Passive muscle-tendon amplitude may not reflect skeletal muscle functional excursion

Fridén J, Ward SR, Smallwood L, Lieber RL. Passive muscle-tendon amplitude may not reflect skeletal muscle functional excursion. J Hand Surg 31A:1105-1110, 2006.

PURPOSE: To quantify the gain in muscle mobility with progressive release of surrounding connective-tissue structures and to compare this property with the known architecture of each muscle.
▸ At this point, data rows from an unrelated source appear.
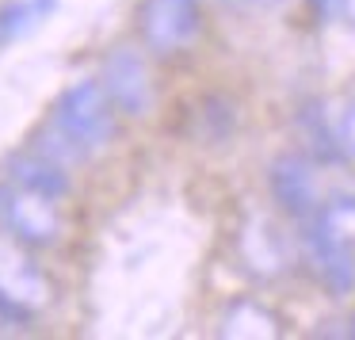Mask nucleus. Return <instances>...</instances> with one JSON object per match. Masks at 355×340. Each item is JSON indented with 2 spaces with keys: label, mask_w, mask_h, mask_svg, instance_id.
Wrapping results in <instances>:
<instances>
[{
  "label": "nucleus",
  "mask_w": 355,
  "mask_h": 340,
  "mask_svg": "<svg viewBox=\"0 0 355 340\" xmlns=\"http://www.w3.org/2000/svg\"><path fill=\"white\" fill-rule=\"evenodd\" d=\"M119 108L107 96L103 80H77L58 96L54 111H50L46 130L35 138V149L54 161H88L92 153H100L111 138H115Z\"/></svg>",
  "instance_id": "obj_1"
},
{
  "label": "nucleus",
  "mask_w": 355,
  "mask_h": 340,
  "mask_svg": "<svg viewBox=\"0 0 355 340\" xmlns=\"http://www.w3.org/2000/svg\"><path fill=\"white\" fill-rule=\"evenodd\" d=\"M0 222H4V230L27 248H50L62 237V210H58V199L27 192V187H19V184L0 187Z\"/></svg>",
  "instance_id": "obj_2"
},
{
  "label": "nucleus",
  "mask_w": 355,
  "mask_h": 340,
  "mask_svg": "<svg viewBox=\"0 0 355 340\" xmlns=\"http://www.w3.org/2000/svg\"><path fill=\"white\" fill-rule=\"evenodd\" d=\"M138 27L153 54H180L199 35V0H141Z\"/></svg>",
  "instance_id": "obj_3"
},
{
  "label": "nucleus",
  "mask_w": 355,
  "mask_h": 340,
  "mask_svg": "<svg viewBox=\"0 0 355 340\" xmlns=\"http://www.w3.org/2000/svg\"><path fill=\"white\" fill-rule=\"evenodd\" d=\"M103 88H107V96L115 100V108L123 111V115H146L149 108H153V80H149V69L146 62H141L138 50H111L107 62H103Z\"/></svg>",
  "instance_id": "obj_4"
},
{
  "label": "nucleus",
  "mask_w": 355,
  "mask_h": 340,
  "mask_svg": "<svg viewBox=\"0 0 355 340\" xmlns=\"http://www.w3.org/2000/svg\"><path fill=\"white\" fill-rule=\"evenodd\" d=\"M237 260H241V268H245L252 279H260V283H271V279H279L286 268H291V264H286L283 233L260 214H252L237 230Z\"/></svg>",
  "instance_id": "obj_5"
},
{
  "label": "nucleus",
  "mask_w": 355,
  "mask_h": 340,
  "mask_svg": "<svg viewBox=\"0 0 355 340\" xmlns=\"http://www.w3.org/2000/svg\"><path fill=\"white\" fill-rule=\"evenodd\" d=\"M268 184L275 203L286 210L291 218H302L306 222L321 203H317V176H313V164L306 161L302 153H283L271 161L268 169Z\"/></svg>",
  "instance_id": "obj_6"
},
{
  "label": "nucleus",
  "mask_w": 355,
  "mask_h": 340,
  "mask_svg": "<svg viewBox=\"0 0 355 340\" xmlns=\"http://www.w3.org/2000/svg\"><path fill=\"white\" fill-rule=\"evenodd\" d=\"M306 260L329 294L344 298V294L355 291V248L324 241L317 233H306Z\"/></svg>",
  "instance_id": "obj_7"
},
{
  "label": "nucleus",
  "mask_w": 355,
  "mask_h": 340,
  "mask_svg": "<svg viewBox=\"0 0 355 340\" xmlns=\"http://www.w3.org/2000/svg\"><path fill=\"white\" fill-rule=\"evenodd\" d=\"M0 287H4L19 306L31 309V314L50 298V287H46V279H42V271L35 268L16 245H8V241H0Z\"/></svg>",
  "instance_id": "obj_8"
},
{
  "label": "nucleus",
  "mask_w": 355,
  "mask_h": 340,
  "mask_svg": "<svg viewBox=\"0 0 355 340\" xmlns=\"http://www.w3.org/2000/svg\"><path fill=\"white\" fill-rule=\"evenodd\" d=\"M8 180L27 192H39V195H50V199H62L69 192V176H65L62 161L39 153V149H27V153H16L8 161Z\"/></svg>",
  "instance_id": "obj_9"
},
{
  "label": "nucleus",
  "mask_w": 355,
  "mask_h": 340,
  "mask_svg": "<svg viewBox=\"0 0 355 340\" xmlns=\"http://www.w3.org/2000/svg\"><path fill=\"white\" fill-rule=\"evenodd\" d=\"M222 337H252V340H268V337H279V317L271 314L268 306L252 298H237L230 309L222 314V325H218Z\"/></svg>",
  "instance_id": "obj_10"
},
{
  "label": "nucleus",
  "mask_w": 355,
  "mask_h": 340,
  "mask_svg": "<svg viewBox=\"0 0 355 340\" xmlns=\"http://www.w3.org/2000/svg\"><path fill=\"white\" fill-rule=\"evenodd\" d=\"M58 0H8L0 8V46H8L12 39L27 35L39 19H46L54 12Z\"/></svg>",
  "instance_id": "obj_11"
},
{
  "label": "nucleus",
  "mask_w": 355,
  "mask_h": 340,
  "mask_svg": "<svg viewBox=\"0 0 355 340\" xmlns=\"http://www.w3.org/2000/svg\"><path fill=\"white\" fill-rule=\"evenodd\" d=\"M31 309L27 306H19L16 298H12L8 291H4V287H0V325H8V329H24L27 321H31Z\"/></svg>",
  "instance_id": "obj_12"
},
{
  "label": "nucleus",
  "mask_w": 355,
  "mask_h": 340,
  "mask_svg": "<svg viewBox=\"0 0 355 340\" xmlns=\"http://www.w3.org/2000/svg\"><path fill=\"white\" fill-rule=\"evenodd\" d=\"M336 138H340V146H344V153L347 157H355V103L340 115V123H336Z\"/></svg>",
  "instance_id": "obj_13"
},
{
  "label": "nucleus",
  "mask_w": 355,
  "mask_h": 340,
  "mask_svg": "<svg viewBox=\"0 0 355 340\" xmlns=\"http://www.w3.org/2000/svg\"><path fill=\"white\" fill-rule=\"evenodd\" d=\"M309 4H313L317 19H332L340 8H344V0H309Z\"/></svg>",
  "instance_id": "obj_14"
},
{
  "label": "nucleus",
  "mask_w": 355,
  "mask_h": 340,
  "mask_svg": "<svg viewBox=\"0 0 355 340\" xmlns=\"http://www.w3.org/2000/svg\"><path fill=\"white\" fill-rule=\"evenodd\" d=\"M256 4H263V8H279V4H286V0H256Z\"/></svg>",
  "instance_id": "obj_15"
},
{
  "label": "nucleus",
  "mask_w": 355,
  "mask_h": 340,
  "mask_svg": "<svg viewBox=\"0 0 355 340\" xmlns=\"http://www.w3.org/2000/svg\"><path fill=\"white\" fill-rule=\"evenodd\" d=\"M222 4H241V0H222Z\"/></svg>",
  "instance_id": "obj_16"
}]
</instances>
METHODS: Each of 5 different muscle tendon units (extensor carpi radialis brevis, extensor carpi radialis longus, flexor carpi ulnaris, flexor digitorum superficialis, pronator teres) was released from its insertion and secured into the jaws of a clamp attached to a servomotor that could be operated under length or force control to simulate the load placed on the tendon by a surgical assistant.

A constant load of 5 N was applied to the tendon while the muscle-tendon unit was released surgically from the surrounding tissue in 1-cm increments. Mobility was plotted against release distance and analyzed by linear regression to yield mobility gain, the slope of the regression equation. One-way analysis of variance was used to compare mobility gain among muscles.
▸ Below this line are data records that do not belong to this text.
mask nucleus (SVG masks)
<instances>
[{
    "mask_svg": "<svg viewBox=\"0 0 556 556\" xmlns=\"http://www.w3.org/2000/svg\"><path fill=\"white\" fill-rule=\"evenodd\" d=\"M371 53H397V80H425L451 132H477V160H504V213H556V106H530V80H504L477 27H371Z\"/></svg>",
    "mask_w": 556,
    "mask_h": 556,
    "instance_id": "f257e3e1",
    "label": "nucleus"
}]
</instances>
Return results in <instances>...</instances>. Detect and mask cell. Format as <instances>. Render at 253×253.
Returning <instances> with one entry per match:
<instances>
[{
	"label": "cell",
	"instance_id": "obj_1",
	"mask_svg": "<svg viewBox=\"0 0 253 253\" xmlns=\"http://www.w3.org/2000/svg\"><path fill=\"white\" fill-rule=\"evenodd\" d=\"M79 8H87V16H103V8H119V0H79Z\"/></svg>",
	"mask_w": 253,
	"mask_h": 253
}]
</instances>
RESULTS: In contrast to previous results from the brachioradialis muscle in which the mobility gain was large and highly nonlinear, mobility gain was small, consistent, and linear for all muscles studied. The smallest mobility gain was for the flexor digitorum superficialis and was highly linear. The largest gain was for the pronator teres and again was highly linear. In general, the mobility gain for the extensor carpi radialis brevis was similar to that of the extensor carpi radial longus. The flexor carpi ulnaris muscle was difficult to mobilize, and its gain was modest. There was no significant correlation between mobility gain of the forearm muscles during progressive release and the length of their fibers.
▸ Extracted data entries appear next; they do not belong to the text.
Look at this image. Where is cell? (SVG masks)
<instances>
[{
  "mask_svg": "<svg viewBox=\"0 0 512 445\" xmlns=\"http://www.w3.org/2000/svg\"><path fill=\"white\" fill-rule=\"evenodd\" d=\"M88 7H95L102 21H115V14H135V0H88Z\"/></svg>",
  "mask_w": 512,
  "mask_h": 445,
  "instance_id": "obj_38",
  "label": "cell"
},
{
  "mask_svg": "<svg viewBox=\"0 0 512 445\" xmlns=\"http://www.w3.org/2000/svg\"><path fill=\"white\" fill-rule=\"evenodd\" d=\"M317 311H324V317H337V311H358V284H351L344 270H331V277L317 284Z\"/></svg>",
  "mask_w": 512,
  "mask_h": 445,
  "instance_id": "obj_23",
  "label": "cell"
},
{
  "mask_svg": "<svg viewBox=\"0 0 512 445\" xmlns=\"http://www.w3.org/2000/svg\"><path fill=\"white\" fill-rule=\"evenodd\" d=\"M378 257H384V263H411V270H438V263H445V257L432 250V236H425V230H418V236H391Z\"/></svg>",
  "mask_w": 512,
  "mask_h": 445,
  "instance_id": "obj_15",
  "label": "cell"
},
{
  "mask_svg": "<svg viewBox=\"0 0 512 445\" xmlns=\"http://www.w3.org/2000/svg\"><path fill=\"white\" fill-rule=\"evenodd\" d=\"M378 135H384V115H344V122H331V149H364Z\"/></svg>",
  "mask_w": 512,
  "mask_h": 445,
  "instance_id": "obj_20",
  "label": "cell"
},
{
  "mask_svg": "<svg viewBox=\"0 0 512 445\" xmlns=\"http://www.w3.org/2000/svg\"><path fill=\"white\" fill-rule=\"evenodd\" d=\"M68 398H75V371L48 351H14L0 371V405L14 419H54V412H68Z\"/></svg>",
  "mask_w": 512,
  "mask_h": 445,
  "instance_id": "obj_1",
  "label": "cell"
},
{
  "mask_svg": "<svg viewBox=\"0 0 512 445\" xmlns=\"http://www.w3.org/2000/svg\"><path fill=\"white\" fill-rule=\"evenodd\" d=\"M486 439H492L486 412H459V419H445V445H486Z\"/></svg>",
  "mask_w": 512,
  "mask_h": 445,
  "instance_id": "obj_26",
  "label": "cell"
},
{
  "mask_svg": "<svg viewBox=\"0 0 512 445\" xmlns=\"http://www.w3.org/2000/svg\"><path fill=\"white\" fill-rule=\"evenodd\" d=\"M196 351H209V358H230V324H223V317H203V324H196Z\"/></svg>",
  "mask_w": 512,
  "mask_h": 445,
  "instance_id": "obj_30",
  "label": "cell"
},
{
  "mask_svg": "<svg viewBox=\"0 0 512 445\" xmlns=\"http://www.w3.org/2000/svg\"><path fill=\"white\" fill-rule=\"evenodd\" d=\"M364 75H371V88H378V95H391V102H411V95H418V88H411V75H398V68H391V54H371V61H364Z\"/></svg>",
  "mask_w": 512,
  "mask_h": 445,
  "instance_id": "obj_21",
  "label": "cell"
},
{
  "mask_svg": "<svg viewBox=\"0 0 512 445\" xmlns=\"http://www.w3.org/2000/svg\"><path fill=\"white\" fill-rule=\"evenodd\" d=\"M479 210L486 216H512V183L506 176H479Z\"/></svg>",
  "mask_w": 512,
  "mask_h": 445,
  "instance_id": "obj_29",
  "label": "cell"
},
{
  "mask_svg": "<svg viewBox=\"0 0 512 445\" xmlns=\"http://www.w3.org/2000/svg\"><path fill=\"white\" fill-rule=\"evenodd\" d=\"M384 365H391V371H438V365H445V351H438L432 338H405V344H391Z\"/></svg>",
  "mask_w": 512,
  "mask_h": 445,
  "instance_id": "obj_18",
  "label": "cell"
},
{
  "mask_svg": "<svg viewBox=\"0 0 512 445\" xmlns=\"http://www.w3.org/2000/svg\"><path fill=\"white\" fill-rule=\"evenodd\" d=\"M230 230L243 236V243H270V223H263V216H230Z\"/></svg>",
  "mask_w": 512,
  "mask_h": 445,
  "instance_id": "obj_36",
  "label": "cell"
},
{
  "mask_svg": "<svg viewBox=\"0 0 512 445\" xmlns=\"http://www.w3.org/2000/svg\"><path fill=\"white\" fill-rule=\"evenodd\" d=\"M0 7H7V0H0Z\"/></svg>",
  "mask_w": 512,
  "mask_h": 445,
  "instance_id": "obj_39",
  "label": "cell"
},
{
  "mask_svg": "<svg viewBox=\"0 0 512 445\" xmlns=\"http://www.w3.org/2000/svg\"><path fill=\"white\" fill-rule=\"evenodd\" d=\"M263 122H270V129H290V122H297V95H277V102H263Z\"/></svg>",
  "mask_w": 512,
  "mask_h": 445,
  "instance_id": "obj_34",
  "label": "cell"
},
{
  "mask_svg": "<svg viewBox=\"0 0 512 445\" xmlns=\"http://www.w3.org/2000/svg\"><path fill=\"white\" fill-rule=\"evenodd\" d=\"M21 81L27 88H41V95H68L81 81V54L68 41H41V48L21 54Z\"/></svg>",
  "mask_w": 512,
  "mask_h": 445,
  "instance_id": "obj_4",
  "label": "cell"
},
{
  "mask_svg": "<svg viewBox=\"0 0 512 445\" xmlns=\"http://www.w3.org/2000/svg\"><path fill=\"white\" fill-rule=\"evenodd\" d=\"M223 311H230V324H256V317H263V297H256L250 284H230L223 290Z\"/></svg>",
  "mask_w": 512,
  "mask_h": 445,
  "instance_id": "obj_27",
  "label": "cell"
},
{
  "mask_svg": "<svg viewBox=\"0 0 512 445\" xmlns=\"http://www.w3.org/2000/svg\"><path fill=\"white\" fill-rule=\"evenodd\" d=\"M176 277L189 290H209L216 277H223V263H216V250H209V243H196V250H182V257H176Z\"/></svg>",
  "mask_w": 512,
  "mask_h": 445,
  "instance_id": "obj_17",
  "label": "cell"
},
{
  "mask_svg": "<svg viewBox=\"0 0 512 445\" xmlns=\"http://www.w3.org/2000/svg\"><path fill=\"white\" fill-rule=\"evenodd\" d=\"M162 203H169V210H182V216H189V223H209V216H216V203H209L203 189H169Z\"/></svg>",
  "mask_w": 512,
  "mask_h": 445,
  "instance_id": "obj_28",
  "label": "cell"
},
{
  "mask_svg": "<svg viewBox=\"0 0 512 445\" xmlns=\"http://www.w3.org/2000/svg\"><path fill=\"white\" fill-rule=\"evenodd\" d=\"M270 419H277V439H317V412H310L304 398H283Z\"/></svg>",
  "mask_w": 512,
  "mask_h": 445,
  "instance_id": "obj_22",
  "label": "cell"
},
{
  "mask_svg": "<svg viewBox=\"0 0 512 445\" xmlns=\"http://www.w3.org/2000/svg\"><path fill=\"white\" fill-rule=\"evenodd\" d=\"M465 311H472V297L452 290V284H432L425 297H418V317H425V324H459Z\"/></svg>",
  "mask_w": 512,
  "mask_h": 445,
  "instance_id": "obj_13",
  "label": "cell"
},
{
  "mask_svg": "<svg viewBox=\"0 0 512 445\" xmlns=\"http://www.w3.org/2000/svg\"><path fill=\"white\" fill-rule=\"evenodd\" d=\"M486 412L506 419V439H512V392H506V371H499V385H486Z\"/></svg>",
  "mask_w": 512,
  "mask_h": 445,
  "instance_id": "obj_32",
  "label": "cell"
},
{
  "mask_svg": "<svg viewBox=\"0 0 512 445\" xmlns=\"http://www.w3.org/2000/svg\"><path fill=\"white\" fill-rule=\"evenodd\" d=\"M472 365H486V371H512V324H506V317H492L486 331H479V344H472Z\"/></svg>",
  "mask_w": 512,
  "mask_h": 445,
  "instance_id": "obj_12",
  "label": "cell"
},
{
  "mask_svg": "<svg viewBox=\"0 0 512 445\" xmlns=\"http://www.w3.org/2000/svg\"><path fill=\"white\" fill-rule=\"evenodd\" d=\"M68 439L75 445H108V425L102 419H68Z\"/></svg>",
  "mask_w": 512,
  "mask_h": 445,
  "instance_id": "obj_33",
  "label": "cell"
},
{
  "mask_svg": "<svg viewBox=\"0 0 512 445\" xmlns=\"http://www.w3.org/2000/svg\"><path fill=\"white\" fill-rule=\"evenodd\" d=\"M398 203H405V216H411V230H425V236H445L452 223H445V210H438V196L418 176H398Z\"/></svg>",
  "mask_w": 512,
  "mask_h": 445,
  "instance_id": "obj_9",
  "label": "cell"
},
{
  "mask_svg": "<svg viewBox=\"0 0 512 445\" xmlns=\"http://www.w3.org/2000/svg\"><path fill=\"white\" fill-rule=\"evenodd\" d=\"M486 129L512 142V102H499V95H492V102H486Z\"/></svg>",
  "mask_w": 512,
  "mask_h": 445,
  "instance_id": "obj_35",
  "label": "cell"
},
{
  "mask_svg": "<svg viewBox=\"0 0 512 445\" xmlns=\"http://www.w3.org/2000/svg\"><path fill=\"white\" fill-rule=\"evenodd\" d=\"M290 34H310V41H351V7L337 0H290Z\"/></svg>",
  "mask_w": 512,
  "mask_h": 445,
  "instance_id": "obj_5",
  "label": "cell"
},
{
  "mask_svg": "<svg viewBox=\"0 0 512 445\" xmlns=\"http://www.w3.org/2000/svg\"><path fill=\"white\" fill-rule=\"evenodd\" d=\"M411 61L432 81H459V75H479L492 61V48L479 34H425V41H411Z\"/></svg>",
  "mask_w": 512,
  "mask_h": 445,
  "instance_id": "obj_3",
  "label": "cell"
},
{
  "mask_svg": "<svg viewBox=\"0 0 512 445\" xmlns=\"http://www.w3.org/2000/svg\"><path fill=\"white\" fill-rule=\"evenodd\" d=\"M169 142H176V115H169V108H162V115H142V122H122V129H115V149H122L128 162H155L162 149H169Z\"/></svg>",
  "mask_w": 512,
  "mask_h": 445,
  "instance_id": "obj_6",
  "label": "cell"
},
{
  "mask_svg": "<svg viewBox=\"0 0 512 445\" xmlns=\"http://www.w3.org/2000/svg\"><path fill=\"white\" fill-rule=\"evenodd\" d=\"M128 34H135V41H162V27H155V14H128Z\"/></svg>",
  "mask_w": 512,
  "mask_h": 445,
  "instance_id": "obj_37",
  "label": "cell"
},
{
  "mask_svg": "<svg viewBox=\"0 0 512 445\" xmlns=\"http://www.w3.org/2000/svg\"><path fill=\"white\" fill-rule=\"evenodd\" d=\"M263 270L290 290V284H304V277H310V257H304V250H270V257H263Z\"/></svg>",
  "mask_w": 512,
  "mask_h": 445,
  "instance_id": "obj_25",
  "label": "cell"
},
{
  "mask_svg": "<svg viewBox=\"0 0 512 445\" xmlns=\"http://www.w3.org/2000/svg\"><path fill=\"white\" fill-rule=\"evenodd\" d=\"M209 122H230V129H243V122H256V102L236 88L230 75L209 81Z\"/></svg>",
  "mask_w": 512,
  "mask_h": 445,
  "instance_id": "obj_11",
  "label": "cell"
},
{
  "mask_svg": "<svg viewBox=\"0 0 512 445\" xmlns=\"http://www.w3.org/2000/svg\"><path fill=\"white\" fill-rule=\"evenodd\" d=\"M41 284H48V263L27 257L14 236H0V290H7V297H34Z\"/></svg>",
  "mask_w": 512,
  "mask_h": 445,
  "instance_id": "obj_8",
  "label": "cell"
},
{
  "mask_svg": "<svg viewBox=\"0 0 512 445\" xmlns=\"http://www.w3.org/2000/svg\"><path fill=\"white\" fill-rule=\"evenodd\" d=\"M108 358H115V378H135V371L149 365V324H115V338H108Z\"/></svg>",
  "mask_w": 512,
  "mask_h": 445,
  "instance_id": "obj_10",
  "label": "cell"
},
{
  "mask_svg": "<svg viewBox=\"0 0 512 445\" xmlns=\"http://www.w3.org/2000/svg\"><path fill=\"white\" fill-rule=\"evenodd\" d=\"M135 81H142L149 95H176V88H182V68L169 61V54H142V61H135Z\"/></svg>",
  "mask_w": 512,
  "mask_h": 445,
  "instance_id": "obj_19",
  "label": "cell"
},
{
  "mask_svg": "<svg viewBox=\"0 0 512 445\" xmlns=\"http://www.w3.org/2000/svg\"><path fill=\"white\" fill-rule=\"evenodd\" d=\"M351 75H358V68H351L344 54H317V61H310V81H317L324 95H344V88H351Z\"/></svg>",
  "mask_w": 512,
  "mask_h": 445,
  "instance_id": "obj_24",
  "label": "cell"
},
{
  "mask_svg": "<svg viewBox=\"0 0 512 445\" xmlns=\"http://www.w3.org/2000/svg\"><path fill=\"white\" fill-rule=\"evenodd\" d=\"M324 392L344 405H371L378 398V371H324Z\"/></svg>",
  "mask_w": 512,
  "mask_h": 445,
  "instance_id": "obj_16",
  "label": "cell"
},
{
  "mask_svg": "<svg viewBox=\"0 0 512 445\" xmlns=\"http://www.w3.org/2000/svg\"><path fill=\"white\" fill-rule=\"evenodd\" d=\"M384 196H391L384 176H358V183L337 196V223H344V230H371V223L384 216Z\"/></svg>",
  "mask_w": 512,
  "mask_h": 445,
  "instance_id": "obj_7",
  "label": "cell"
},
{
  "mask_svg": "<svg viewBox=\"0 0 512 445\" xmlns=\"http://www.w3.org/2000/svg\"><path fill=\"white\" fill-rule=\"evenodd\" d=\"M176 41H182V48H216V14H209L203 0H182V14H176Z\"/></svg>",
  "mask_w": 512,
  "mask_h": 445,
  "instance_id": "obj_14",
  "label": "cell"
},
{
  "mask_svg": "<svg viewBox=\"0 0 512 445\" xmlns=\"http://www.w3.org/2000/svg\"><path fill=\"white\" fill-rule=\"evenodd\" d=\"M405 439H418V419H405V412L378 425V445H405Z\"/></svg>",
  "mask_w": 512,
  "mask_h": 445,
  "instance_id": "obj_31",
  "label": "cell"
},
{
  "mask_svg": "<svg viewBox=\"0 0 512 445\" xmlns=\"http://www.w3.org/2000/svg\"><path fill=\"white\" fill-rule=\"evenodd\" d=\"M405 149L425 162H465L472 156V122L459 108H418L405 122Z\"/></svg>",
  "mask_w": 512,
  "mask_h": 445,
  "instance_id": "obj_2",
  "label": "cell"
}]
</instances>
CONCLUSIONS: The small mobility and complete lack of correlation with fiber length provide strong evidence that mobility gain does not accurately reflect muscle excursion as it is typically described. This calls into question the general practice of tensioning muscles by first passively extending the muscle and then choosing the attachment length as a particular portion of that passive relationship.